The administration doesn’t always rely on prosecution to teach whistleblowers a lesson. It has other ways of retaliating against them, as Foreign Service Officer Peter Van Buren learned when he wrote the book We Meant Well: How I Helped Lose the Battle for the Hearts and Minds of the Iraqi People. Van Buren is still employed by the State Department, but he has been stripped of his security clearance, transferred to what he calls “a meaningless telework position,” threatened with prosecution, and otherwise harassed. As a result, he writes, “a career that typically would extend another 10 years will be cut short in retaliation for [his] attempt to tell the truth about how taxpayer money was squandered in Iraq.”

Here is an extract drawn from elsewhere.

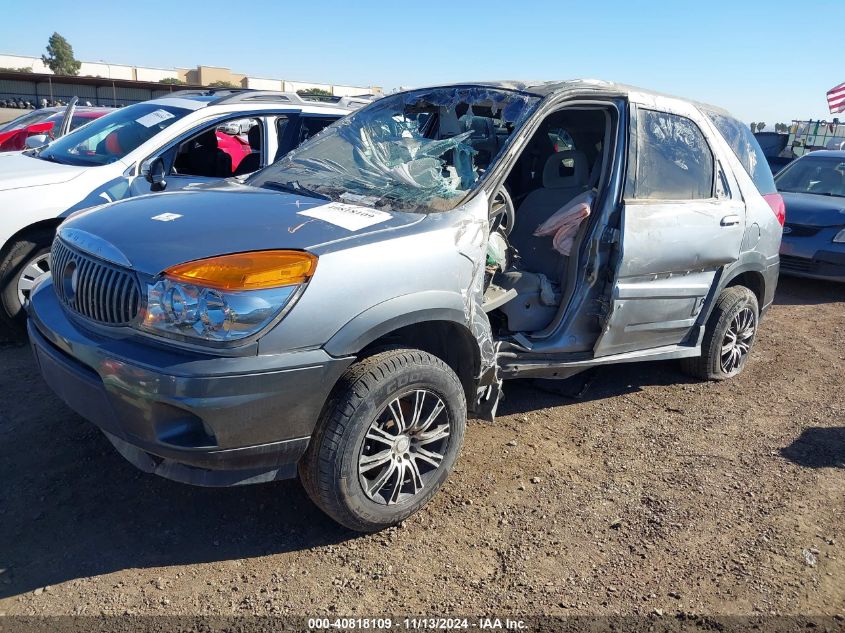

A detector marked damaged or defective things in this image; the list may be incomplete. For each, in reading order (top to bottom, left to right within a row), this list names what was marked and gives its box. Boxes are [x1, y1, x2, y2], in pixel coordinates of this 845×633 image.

shattered windshield [251, 86, 540, 212]
broken window glass [251, 87, 540, 214]
broken window glass [632, 107, 712, 199]
damaged silver suv [28, 81, 784, 532]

Van Buren documents other ways in which the Obama administration has lashed out at whistleblowers:
In Kiriakou’s case, the CIA found an excuse to fire his wife, also employed by the Agency, while she was on maternity leave. Whistleblower Bradley Manning, accused of leaking Army and State Department documents to the website WikiLeaks, spent more than a year in the worst of punitive conditions in a U.S. Marine prison and was denied the chance even to appear in court to defend himself until almost two years after his arrest. Former chief military prosecutor at Guantanamo Morris Davis lost his career as a researcher at the Library of Congress for writing a critical op-ed for the Wall Street Journal and a letter to the editor at the Washington Post on double standards at the infamous prison, as did Robert MacClean for blowing the whistle on the Transportation Security Administration.

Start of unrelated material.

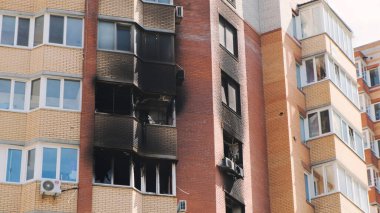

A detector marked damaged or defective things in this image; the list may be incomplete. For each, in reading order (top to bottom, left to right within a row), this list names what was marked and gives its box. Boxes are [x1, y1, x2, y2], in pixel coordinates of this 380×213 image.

burnt window frame [220, 15, 238, 57]
burnt window frame [221, 71, 242, 115]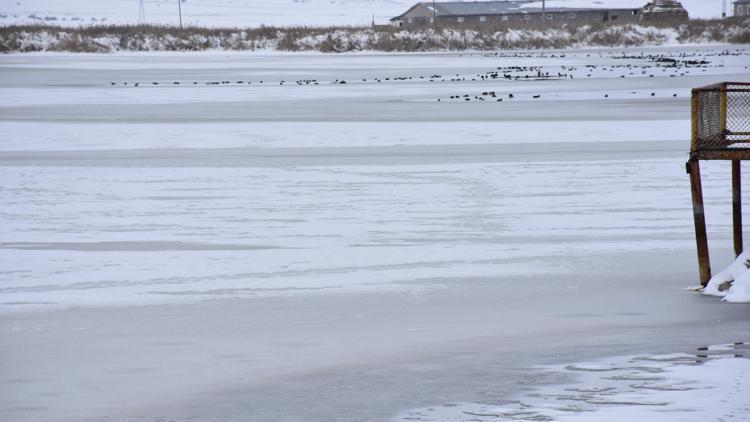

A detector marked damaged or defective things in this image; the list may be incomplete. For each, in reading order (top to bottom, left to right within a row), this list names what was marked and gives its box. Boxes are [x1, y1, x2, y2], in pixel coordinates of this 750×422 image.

rusty metal structure [692, 81, 748, 286]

Four employees of the Air Force Mortuary in Dover, Delaware, attempted to address shortcomings at the facility, which handles the remains of all American service members who die overseas.Retaliation against them included firings, the placing of employees on indefinite administrative leave, and the imposition of five-day suspensions. The story repeats itself in the context of whistleblowers now suing the Food and Drug Administration for electronically spying on them when they tried to alert Congress about misconduct at the agency. We are waiting to see the Army’s reaction to whistleblower Lieutenant Colonel Daniel Davis, who documented publicly … that senior leaders of the Department of Defense intentionally and consistently misled the American people and Congress on the conduct and progress of the Afghan War.
In short, he says, the administration is conducting “an unprecedented assault on government whistleblowers and leakers of every sort.” This from a President who promised to operate “the most open and transparent [administration] in history.”
Of course, as the Times observes, Obama doesn’t have a problem with all leaks, just those that reflect badly on the government: “Reporters were immediately and endlessly briefed on the ‘secret’ operation that successfully found and killed Osama bin Laden. And the drone program in Pakistan and Afghanistan comes to light in a very organized and systematic way every time there is a successful mission.”
What gets under Obama’s skin iis the leaking of embarrassing information about the U.S. government. He loves when journalists report on foreign governments’ misdeeds — particularly when those reports can be used to drum up war fever — but not when they tattle on Washington’s abuses. As Tapper aptly summarized it, Obama’s opinion is that “the truth should come out abroad; it shouldn’t come out here.”